Goal —
In the listing below, locate the line containing "Which is farthest from point"; reproduce that line and all lines that follow it, unchanged.

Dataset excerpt
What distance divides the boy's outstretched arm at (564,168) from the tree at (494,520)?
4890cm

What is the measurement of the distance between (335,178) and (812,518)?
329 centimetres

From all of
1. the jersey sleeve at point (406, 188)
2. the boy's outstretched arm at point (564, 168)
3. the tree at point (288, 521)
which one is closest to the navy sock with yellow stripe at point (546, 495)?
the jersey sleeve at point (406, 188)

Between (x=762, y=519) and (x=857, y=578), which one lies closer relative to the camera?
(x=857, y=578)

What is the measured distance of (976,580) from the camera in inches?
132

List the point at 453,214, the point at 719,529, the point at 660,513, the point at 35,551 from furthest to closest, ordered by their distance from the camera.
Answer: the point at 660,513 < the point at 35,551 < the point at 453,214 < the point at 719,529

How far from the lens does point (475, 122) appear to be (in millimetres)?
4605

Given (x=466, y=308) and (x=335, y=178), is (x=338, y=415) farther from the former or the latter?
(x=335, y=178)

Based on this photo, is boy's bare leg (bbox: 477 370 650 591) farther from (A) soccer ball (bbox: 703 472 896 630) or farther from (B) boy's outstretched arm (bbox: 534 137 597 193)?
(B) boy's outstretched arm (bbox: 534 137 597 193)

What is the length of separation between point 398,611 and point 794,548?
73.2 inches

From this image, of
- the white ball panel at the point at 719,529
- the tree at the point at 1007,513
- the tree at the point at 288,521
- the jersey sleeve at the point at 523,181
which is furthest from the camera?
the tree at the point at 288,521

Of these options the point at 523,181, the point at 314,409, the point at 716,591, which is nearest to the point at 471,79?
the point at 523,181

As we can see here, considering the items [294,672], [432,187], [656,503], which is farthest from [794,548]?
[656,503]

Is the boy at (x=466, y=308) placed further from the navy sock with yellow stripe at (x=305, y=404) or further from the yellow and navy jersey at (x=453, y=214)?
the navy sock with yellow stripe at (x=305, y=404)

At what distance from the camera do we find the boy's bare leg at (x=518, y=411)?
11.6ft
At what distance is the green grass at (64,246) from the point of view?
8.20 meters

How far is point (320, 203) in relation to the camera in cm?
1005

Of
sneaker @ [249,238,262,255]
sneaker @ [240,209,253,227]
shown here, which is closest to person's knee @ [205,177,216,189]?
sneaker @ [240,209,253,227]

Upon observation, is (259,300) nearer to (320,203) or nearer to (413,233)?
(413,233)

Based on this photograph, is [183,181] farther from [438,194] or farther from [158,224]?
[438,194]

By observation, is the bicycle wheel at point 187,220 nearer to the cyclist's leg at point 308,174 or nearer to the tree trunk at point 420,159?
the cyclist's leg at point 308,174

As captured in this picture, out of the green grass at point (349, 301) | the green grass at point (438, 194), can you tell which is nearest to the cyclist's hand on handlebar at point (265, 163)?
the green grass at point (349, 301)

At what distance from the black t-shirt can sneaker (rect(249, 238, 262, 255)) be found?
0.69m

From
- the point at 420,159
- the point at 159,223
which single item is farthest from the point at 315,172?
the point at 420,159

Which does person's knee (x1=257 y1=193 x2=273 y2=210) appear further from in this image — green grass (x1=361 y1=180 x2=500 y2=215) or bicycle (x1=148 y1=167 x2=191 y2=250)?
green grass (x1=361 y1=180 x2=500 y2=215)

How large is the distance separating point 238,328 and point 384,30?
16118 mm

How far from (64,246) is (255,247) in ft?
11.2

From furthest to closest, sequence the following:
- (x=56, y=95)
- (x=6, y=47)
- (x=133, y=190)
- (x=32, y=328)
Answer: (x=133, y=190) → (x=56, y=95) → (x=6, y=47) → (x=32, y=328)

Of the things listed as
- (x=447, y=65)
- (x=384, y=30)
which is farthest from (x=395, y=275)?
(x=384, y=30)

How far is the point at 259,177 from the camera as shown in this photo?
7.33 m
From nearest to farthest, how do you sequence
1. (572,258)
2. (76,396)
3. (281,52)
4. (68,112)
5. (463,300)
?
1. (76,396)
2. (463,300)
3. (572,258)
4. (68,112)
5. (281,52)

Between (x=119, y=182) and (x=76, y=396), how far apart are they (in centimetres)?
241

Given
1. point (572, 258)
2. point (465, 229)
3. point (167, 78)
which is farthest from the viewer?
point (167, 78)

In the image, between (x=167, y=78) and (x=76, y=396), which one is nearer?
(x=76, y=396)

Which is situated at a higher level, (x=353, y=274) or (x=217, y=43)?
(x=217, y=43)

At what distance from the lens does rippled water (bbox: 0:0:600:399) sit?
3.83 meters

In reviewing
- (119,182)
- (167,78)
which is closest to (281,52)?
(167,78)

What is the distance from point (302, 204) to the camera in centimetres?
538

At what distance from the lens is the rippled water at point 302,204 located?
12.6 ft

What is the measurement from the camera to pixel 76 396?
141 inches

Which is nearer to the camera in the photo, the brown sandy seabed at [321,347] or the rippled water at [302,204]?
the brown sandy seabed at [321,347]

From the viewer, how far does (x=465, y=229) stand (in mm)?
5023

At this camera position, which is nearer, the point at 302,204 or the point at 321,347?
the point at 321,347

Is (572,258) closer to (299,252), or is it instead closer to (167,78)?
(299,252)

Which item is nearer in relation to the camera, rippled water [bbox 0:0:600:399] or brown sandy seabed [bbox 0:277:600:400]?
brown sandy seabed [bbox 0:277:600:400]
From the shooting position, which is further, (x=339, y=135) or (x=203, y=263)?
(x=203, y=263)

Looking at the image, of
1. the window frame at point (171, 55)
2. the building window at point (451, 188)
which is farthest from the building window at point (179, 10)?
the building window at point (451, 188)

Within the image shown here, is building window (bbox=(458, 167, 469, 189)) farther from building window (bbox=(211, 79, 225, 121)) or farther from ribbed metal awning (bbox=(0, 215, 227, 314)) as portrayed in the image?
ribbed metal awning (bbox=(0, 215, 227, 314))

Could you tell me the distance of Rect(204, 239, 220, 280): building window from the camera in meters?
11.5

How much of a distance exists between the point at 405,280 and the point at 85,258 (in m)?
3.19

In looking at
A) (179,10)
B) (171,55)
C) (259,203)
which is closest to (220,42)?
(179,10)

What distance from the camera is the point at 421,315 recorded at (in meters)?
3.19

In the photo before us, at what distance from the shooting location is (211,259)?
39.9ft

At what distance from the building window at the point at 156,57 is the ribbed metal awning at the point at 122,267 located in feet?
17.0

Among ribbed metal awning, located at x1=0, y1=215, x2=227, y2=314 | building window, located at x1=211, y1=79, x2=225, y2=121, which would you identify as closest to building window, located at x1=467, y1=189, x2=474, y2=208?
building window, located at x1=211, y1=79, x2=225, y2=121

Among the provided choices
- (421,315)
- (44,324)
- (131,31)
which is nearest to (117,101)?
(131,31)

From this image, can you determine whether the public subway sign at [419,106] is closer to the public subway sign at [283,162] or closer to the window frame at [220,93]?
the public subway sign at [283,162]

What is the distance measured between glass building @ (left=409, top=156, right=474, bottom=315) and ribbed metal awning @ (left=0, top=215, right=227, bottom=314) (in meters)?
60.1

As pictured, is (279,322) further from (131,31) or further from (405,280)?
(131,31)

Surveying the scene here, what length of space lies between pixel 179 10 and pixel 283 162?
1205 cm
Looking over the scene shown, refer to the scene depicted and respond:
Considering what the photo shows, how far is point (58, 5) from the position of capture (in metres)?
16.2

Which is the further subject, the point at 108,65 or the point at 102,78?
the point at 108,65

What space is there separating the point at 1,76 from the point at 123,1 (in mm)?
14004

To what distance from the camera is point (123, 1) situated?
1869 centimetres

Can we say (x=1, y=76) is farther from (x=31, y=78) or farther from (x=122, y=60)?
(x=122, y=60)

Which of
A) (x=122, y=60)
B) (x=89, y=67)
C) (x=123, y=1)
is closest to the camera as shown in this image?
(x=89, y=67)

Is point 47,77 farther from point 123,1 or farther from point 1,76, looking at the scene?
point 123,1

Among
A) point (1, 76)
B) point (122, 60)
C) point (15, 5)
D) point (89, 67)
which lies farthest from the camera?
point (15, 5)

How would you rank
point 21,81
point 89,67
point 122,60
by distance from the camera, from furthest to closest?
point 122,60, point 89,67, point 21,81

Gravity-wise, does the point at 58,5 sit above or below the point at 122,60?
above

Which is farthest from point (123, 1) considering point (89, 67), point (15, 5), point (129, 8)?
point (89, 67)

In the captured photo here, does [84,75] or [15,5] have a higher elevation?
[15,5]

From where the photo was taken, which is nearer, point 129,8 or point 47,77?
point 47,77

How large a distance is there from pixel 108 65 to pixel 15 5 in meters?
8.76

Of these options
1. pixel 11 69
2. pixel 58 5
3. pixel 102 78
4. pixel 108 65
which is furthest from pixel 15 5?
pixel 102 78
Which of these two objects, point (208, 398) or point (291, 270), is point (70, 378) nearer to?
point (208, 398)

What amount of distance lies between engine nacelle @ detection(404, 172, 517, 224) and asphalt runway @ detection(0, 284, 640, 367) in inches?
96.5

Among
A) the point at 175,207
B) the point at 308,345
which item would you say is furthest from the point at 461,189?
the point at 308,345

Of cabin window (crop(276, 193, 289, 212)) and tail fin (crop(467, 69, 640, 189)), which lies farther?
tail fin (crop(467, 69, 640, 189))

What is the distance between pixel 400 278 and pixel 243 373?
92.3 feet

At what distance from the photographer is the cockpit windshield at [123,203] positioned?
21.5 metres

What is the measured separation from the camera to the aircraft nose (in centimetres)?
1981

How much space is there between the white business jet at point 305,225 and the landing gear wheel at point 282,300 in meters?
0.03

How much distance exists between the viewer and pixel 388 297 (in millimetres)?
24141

Expected answer —
Which is farthest from point (123, 1) considering point (89, 67), point (15, 5), point (129, 8)?
point (89, 67)

In the captured photo here, does [84,75] or [15,5] have a higher elevation?
[15,5]

From where the photo was taken, which is nearer, point 129,8 or point 47,77?
point 47,77

How large a distance is there from pixel 108 65 to pixel 15 5 in meters?
8.76

Of these options
1. pixel 11 69
2. pixel 58 5
3. pixel 102 78
4. pixel 108 65
which is furthest from pixel 15 5?
pixel 102 78
Which of these two objects, point (208, 398) or point (291, 270), is point (70, 378) nearer to?
point (208, 398)

What amount of distance lies between engine nacelle @ detection(404, 172, 517, 224) and asphalt runway @ detection(0, 284, 640, 367) in inches?
96.5

Among
A) the point at 175,207
B) the point at 308,345
which item would you say is furthest from the point at 461,189?
the point at 308,345

Of cabin window (crop(276, 193, 289, 212)) and tail fin (crop(467, 69, 640, 189)), which lies farther?
tail fin (crop(467, 69, 640, 189))

What is the distance between pixel 400 278 and pixel 243 373?
92.3 feet

At what distance from the photographer is the cockpit windshield at [123,203] positioned?
21.5 metres

What is the measured separation from the camera to the aircraft nose (in centimetres)?
1981

How much space is there between the white business jet at point 305,225 and the landing gear wheel at point 282,300 in meters?
0.03

How much distance exists between the viewer and pixel 388 297 (in millimetres)?
24141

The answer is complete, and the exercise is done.